Mayoritas ulama dari mazhab Syafi’i, Maliki, dan Hanbali berpendapat bahwa menunda mandi suci setelah yakin tidak ada darah lagi hukumnya adalah boleh. Apapun alasan menundanya tidak menjadi perhitungan asal tidak sampai keluar atau selesai waktu salat selanjutnya. Contohnya jika seorang perempuan telah suci pada malam hari, maka dia boleh menunda hingga pagi sebelum habis waktu subuh. Sehingga setelah mandi dia dapat menjalankan salat subuh seperti biasa.

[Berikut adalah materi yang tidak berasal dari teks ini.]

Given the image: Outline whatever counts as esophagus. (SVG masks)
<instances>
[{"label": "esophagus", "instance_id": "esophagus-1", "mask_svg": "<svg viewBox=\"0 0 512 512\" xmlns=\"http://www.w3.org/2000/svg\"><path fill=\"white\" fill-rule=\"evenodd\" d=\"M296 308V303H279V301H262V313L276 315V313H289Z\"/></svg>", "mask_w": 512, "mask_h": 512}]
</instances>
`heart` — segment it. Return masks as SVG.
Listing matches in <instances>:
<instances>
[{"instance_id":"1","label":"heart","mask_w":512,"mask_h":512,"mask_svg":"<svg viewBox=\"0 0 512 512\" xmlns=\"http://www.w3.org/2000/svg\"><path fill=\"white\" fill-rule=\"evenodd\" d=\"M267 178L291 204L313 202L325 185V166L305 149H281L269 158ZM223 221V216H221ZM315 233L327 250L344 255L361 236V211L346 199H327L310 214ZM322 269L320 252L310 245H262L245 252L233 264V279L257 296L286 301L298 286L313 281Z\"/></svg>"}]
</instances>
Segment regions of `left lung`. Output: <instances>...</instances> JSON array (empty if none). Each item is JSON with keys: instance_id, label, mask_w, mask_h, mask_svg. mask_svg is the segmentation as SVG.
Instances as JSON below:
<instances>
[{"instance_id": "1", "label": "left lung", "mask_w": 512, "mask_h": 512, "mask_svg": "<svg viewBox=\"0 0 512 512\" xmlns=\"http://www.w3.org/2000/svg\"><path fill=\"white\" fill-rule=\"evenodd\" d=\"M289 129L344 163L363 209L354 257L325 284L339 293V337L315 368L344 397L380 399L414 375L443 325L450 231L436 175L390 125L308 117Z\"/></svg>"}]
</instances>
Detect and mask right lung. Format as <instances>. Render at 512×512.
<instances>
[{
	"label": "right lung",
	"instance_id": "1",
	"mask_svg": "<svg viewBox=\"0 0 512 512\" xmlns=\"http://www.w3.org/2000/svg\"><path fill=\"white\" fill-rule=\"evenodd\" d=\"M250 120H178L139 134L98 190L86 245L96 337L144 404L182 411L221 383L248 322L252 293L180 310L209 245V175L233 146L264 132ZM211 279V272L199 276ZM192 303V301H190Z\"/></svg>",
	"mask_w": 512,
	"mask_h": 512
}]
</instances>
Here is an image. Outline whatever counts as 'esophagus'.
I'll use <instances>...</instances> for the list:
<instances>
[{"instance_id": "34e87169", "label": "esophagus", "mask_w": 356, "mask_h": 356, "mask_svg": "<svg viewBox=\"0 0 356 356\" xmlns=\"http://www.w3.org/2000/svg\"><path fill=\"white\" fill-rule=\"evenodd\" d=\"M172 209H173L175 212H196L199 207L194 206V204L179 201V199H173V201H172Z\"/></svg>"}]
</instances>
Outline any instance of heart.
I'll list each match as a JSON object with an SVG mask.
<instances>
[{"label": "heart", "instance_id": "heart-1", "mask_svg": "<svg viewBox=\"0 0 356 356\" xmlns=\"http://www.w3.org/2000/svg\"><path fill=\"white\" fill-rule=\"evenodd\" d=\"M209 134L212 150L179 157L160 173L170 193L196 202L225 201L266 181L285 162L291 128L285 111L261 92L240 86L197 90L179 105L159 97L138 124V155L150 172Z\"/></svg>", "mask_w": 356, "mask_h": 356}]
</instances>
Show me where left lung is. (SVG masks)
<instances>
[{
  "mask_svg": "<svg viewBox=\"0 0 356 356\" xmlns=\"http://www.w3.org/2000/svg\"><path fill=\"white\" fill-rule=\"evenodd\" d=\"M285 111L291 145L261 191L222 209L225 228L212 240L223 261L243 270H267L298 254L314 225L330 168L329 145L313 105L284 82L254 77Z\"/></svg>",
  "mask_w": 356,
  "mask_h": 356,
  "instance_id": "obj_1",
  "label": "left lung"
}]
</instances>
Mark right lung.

Dalam hal ini, Buya Yahya membahas juga terkait hari adat haid (hari kebiasaan haid) seorang perempuan setiap bulannya. Jika seorang perempuan biasanya haid selama 7 hari, lalu pada hari ke 6 darah sudah berhenti, jika masih ragu-ragu, maka boleh menunggu dan menunda bersuci hingga hari ke 7 sesuai hari adat haid.
Dengan catatan jika dalam masa menunda bersuci tersebut sudah tidak ada darah atau flek darah yang keluar, maka wajib mengganti atau qadha salat yang terlewat. Jika konsekuensinya tetap pada mengganti salat yang terlewat, maka lebih baik ketika darah sudah berhenti, hendaknya segera bersuci dan menjalankan salat dan ibadah lainnya lagi.
Ancaman bagi Orang yang Menunda Bersuci
Tentunya, menunda suci haid tidak boleh hanya karena sekadar malas untuk kembali beribadah. Atau bahkan menjadikan kondisi junub (belum bersuci) sebagai alasan untuk mangkir dari salat. Sebab jika ada salat yang terlewat; apalagi dengan sengaja, maka seorang muslim berdosa hingga dan memiliki kewajiban mengganti salatnya.
Satu hal yang perlu diingat agar tidak menunda-nunda bersuci adalah Qs. Al-Ma’un ayat 4-5 :
فَوَيْلٌ لِّلْمُصَلِّيْنَۙ ۴ الَّذِيْنَ هُمْ عَنْ صَلَاتِهِمْ سَاهُوْنَۙ۵
“Maka celakalah bagi orang-orang yang salat; yaitu orang yang lalai terhadap salatnya”
Ayat di atas jelas menegaskan ancaman bagi seorang yang melalaikan salat. Sebagai seorang muslimah, bisa menjalankan ibadah seharusnya menjadi sebuah kenikmatan. Sehingga jika tidak ada kedaruratan tertentu, sebaiknya tidak menunda-nunda untuk bersuci. Segera bersuci dari haid dan segera melaksanakan salat adalah salah satu bentuk seorang muslimah menghindar dari ‘melalaikan’ salat.